President Trump vowed to continue lowering taxes if he defeats Democratic challenger Joe Biden on Nov. 3, tweeting from the Walter Reed National Medical Center on Monday morning that his administration would pass a sequel to the 2017 tax overhaul.
"BIGGEST TAX CUT EVER, AND ANOTHER ONE COMING. VOTE!" Trump wrote in a series of tweets from Walter Reed, where he's been staying since Friday to undergo treatments for COVID-19.
"IF YOU WANT A MASSIVE TAX INCREASE, THE BIGGEST IN THE HISTORY OF OUR COUNTRY (AND ONE THAT WILL SHUT OUR ECONOMY AND JOBS DOWN), VOTE DEMOCRAT!!!" he wrote in another tweet.
Trump, who presided over the passage of the Tax Cuts and Jobs Act in 2017, the biggest overhaul of the tax code since Ronald Reagan was in the Oval Office, has repeatedly pledged a follow-up, often referred to as "Tax Cuts 2.0."
It's unclear exactly what it would include, but the president has previously said he would cut the top capital gains tax rate to 15% from 20%; forgive temporarily deferred payroll taxes; give tax breaks to U.S. companies that bring their operations back from China; and codify changes made in the previous tax overhaul that are slated to sunset in 2025.
Biden, meanwhile, is running on a multitrillion-dollar agenda that would be funded in large part by higher taxes on wealthy U.S. households – which he describes as anyone earning more than $400,000 annually – and corporations. That includes higher income tax rates, an expansion of the payroll tax for Social Security, new tax credits and fewer deductions.

::::

Copy the passage on Trump's tax pledges word for word, from "It's unclear exactly" up to and including "sunset in 2025.". The entries that come next have nothing to do with this.

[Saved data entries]
::::

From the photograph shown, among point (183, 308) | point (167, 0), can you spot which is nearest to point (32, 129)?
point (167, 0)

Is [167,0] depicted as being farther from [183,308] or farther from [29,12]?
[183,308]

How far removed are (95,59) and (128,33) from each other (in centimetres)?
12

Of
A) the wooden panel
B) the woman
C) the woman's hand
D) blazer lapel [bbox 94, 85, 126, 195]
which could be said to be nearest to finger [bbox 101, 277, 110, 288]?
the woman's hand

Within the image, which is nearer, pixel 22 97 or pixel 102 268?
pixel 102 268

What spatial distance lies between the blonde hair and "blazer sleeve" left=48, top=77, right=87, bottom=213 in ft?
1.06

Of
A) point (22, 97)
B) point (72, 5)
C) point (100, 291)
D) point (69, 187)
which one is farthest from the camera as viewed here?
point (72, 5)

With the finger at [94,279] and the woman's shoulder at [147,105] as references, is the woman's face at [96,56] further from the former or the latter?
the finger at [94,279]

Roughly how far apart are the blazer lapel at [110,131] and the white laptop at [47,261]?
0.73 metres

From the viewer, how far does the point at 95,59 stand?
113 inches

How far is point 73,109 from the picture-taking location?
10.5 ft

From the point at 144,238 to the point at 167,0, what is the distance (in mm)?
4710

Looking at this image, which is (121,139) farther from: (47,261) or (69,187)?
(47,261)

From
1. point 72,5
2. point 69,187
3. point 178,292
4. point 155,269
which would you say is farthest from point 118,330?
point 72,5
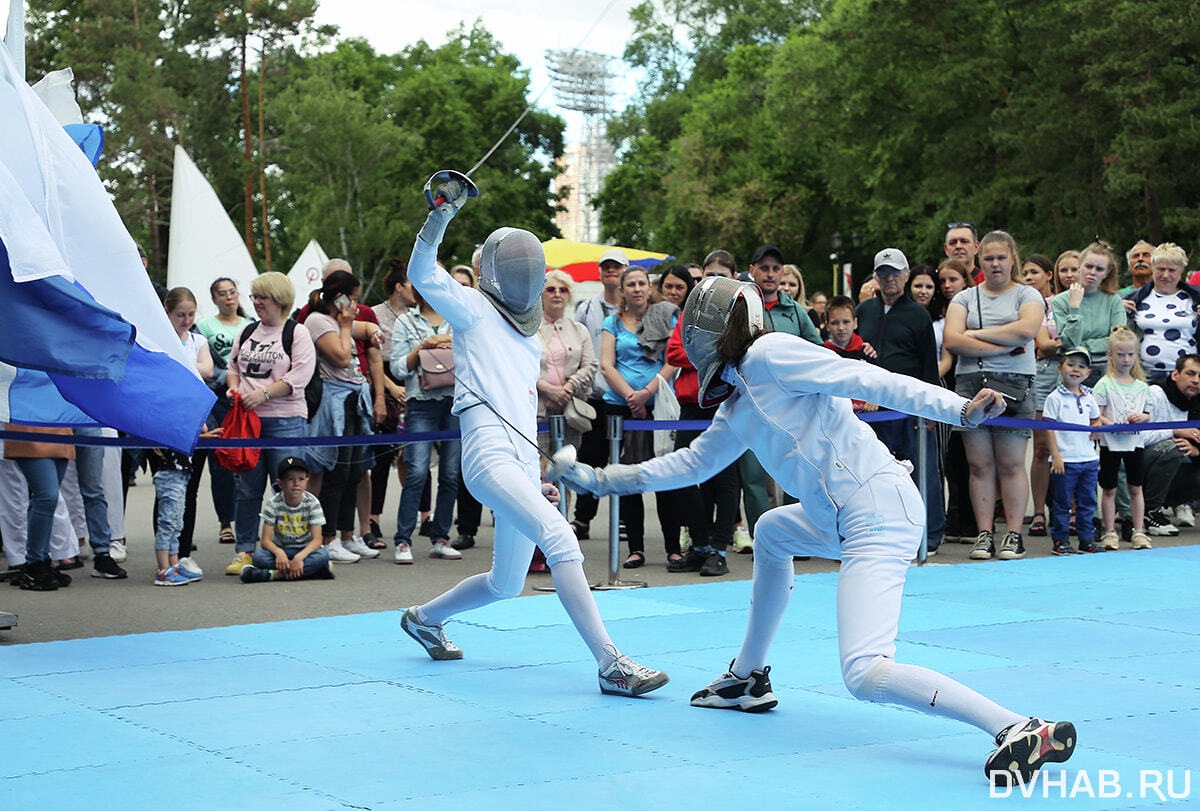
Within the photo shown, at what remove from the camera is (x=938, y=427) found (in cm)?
1034

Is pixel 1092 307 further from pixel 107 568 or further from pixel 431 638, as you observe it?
pixel 107 568

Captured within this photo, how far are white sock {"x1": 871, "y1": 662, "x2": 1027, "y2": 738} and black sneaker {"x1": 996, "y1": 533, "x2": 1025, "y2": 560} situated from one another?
20.5ft

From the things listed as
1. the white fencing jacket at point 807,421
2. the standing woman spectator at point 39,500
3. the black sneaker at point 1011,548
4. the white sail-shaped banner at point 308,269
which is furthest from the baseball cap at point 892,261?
the white sail-shaped banner at point 308,269

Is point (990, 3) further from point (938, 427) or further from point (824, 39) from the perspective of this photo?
point (938, 427)

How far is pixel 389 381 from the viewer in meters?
11.8

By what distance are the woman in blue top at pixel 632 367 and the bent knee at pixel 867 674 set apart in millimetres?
5689

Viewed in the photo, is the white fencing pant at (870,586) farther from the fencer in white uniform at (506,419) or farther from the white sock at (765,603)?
the fencer in white uniform at (506,419)

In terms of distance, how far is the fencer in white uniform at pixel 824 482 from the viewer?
15.1ft

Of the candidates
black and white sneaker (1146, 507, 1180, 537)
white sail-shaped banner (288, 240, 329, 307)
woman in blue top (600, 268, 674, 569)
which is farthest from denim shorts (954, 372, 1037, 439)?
white sail-shaped banner (288, 240, 329, 307)

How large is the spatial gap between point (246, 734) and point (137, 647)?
2179 millimetres

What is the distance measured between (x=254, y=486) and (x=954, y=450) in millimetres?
5789

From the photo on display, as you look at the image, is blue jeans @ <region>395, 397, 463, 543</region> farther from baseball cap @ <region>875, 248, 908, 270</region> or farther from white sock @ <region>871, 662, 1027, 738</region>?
white sock @ <region>871, 662, 1027, 738</region>

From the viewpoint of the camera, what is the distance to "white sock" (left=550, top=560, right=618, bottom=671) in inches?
238

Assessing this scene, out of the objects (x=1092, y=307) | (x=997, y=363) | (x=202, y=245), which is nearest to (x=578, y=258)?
(x=202, y=245)
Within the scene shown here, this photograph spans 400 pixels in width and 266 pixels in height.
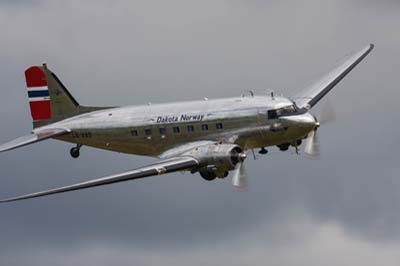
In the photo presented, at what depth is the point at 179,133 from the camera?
81312mm

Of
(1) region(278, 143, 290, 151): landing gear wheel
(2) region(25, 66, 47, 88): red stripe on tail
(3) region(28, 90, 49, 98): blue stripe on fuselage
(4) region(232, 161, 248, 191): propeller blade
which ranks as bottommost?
(4) region(232, 161, 248, 191): propeller blade

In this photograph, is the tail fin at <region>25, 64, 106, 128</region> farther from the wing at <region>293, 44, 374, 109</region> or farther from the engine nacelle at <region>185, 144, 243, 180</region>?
the wing at <region>293, 44, 374, 109</region>

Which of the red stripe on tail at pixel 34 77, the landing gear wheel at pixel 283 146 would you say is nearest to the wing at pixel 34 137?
the red stripe on tail at pixel 34 77

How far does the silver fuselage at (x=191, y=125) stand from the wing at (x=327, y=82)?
612cm

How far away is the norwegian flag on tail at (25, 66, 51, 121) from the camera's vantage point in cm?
8956

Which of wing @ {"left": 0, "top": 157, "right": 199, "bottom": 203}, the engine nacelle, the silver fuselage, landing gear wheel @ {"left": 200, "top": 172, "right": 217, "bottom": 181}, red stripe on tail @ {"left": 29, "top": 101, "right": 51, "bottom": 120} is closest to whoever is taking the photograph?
wing @ {"left": 0, "top": 157, "right": 199, "bottom": 203}

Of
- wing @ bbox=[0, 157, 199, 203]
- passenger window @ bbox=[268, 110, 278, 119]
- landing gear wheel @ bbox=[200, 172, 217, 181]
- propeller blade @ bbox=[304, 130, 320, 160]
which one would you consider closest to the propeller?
landing gear wheel @ bbox=[200, 172, 217, 181]

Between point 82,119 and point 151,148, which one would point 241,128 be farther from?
point 82,119

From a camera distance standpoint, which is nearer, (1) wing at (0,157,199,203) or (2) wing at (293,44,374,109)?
(1) wing at (0,157,199,203)

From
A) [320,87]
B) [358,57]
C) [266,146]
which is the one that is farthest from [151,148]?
[358,57]

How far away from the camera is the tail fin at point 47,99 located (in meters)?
89.2

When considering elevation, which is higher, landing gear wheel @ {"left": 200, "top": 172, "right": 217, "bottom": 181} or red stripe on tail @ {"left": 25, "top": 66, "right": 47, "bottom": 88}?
red stripe on tail @ {"left": 25, "top": 66, "right": 47, "bottom": 88}

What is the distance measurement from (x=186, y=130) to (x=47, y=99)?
1368 centimetres

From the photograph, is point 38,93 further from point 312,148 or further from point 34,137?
point 312,148
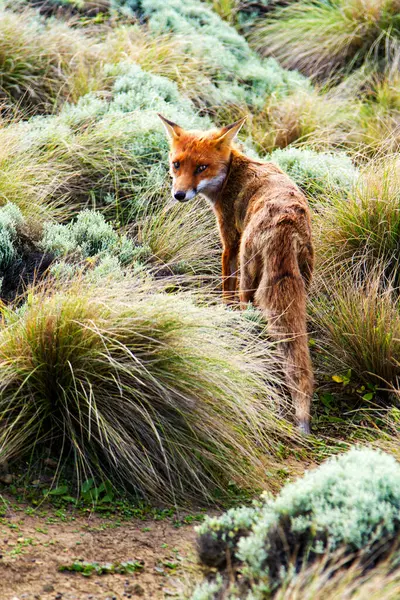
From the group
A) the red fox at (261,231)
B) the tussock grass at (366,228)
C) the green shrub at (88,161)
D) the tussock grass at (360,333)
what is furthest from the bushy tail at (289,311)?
the green shrub at (88,161)

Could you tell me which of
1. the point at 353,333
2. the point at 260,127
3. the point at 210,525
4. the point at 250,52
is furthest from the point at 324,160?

::::

**The completed task**
It's unclear exactly what it would include, but the president has previously said he would cut the top capital gains tax rate to 15% from 20%; forgive temporarily deferred payroll taxes; give tax breaks to U.S. companies that bring their operations back from China; and codify changes made in the previous tax overhaul that are slated to sunset in 2025.